The tools are ready. Julia’s ecosystem —
Ripserer.jl,PersistenceDiagrams.jl,ToMATo.jl,TDAmapper.jl,GeometricDatasets.jl— provides everything needed to apply TDA to real data.
17.3 Further reading
17.3.1 Books
- Computational Topology by Edelsbrunner & Harer — the classic textbook on computational topology and persistent homology
- Topology and Data by Gunnar Carlsson (2009, Bulletin of the AMS) — an influential survey paper that helped launch TDA as a field
- Elementary Applied Topology by Robert Ghrist — a beautifully illustrated introduction to applied algebraic topology
- Topological Data Analysis with Applications by Zomorodian — covers algorithms and applications
17.3.2 Papers
- Persistence-Based Clustering in Riemannian Manifolds (Chazal et al., 2011) — the ToMATo paper
- Topological Methods for the Analysis of High Dimensional Data Sets and 3D Object Recognition (Singh, Mémoli, Carlsson, 2007) — the original Mapper paper
- Stability of Persistence Diagrams (Cohen-Steiner, Edelsbrunner, Harer, 2007) — the stability theorem
- Barcodes: The Persistent Topology of Data (Ghrist, 2008) — an accessible introduction to barcodes
17.3.3 Julia packages
Ripserer.jl— fast persistent homology computationPersistenceDiagrams.jl— persistence images, landscapes, distancesToMATo.jl— the ToMATo clustering algorithmTDAmapper.jl— Mapper and Ball MapperGeometricDatasets.jl— synthetic geometric data generation
17.3.4 Advanced topics not covered
- Multi-parameter persistence: extending persistent homology to filtrations indexed by more than one parameter
- Sheaves and cosheaves: a more general framework for local-to-global data structures
- Persistent homology transform: encoding shapes using persistence diagrams from many directions
- Topological optimization: using topological loss functions in neural network training (differentiable TDA)
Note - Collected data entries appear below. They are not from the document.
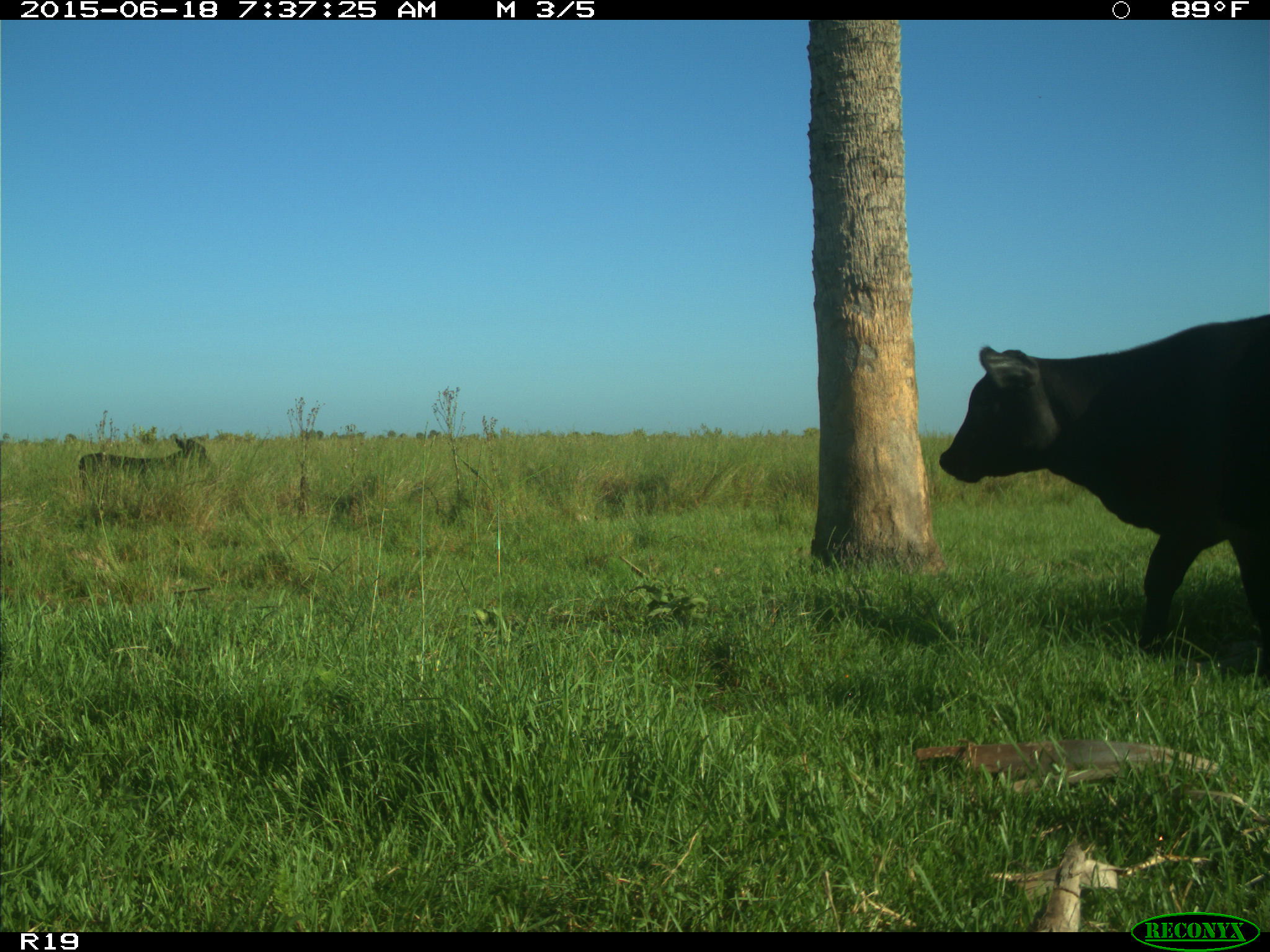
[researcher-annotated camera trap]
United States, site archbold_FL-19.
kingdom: Animalia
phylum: Chordata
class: Mammalia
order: Artiodactyla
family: Bovidae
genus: Bos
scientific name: Bos taurus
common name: domestic cow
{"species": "Bos taurus (domestic cow)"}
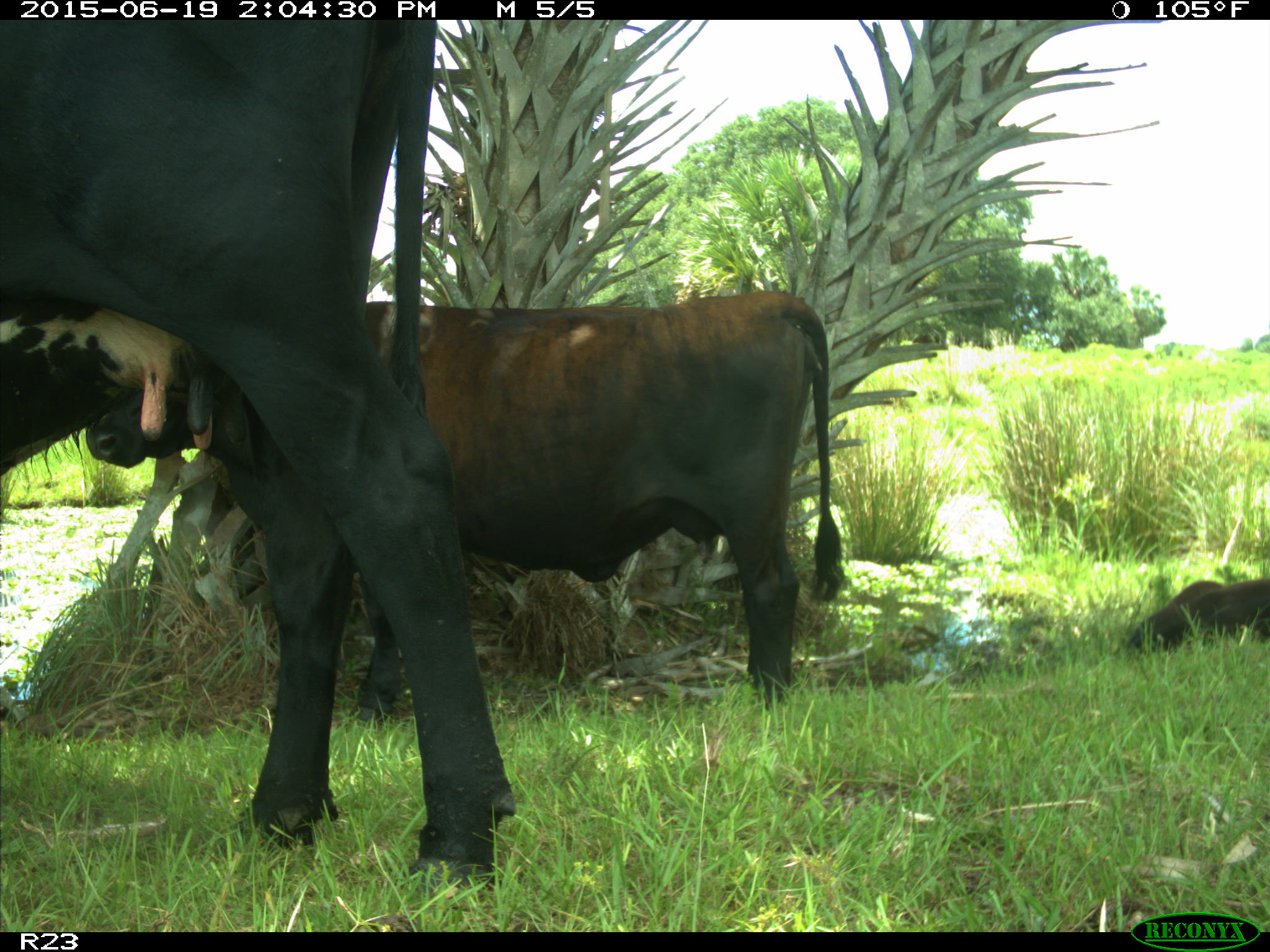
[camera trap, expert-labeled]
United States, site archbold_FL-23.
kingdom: Animalia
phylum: Chordata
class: Mammalia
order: Artiodactyla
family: Suidae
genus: Sus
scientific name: Sus scrofa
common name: wild boar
Sus scrofa (wild boar).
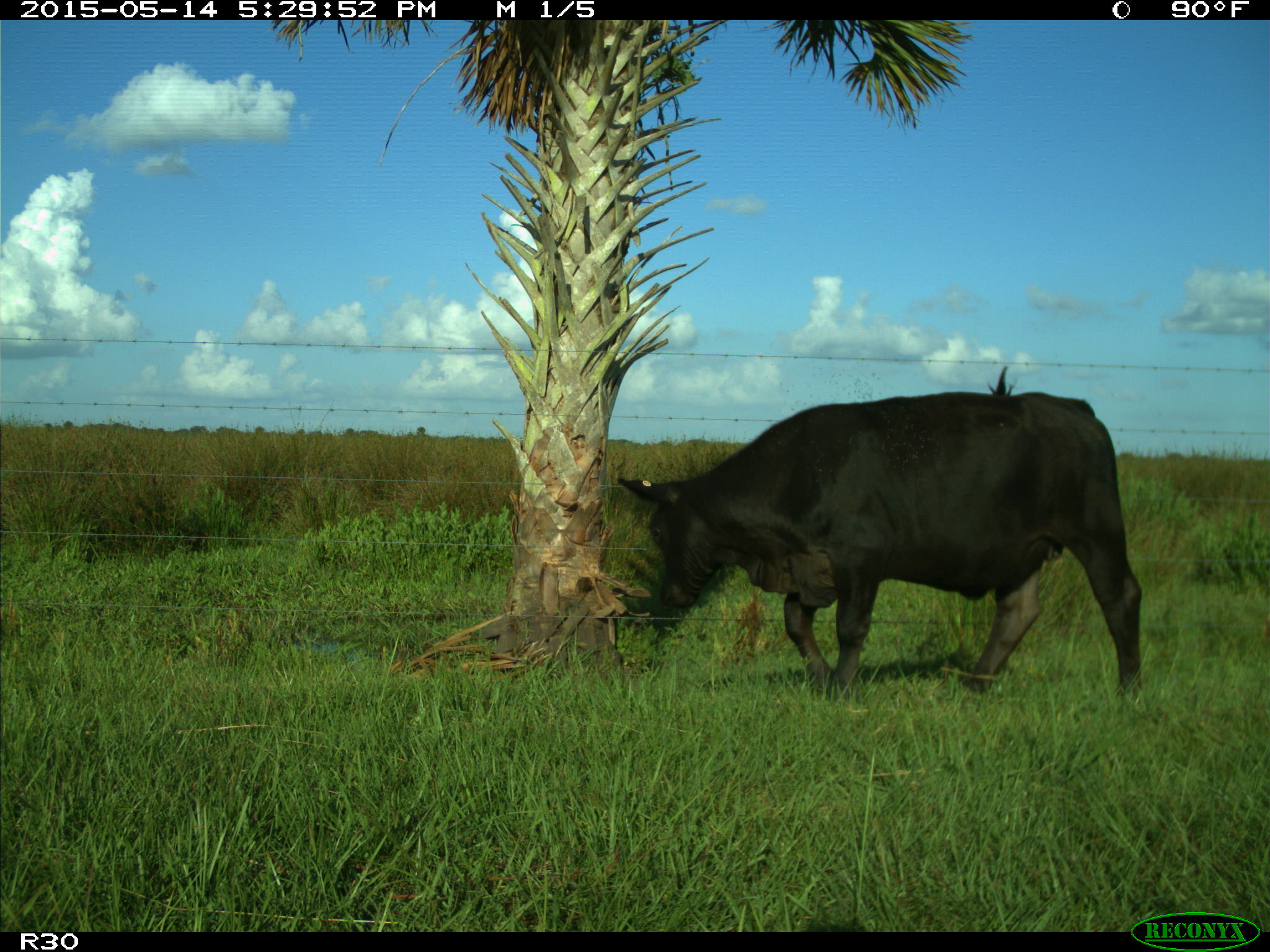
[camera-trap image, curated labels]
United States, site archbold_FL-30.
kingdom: Animalia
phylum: Chordata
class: Mammalia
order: Artiodactyla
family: Bovidae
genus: Bos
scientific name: Bos taurus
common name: domestic cow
- Zigzag persistence: handling time-varying data with insertions and deletions
17.4 Final words
TDA is a young and rapidly growing field. New applications, algorithms, and theoretical results appear every year. The tools in this book give you a solid foundation — both mathematical and computational — to explore this landscape.
Go forth and find some holes in your data!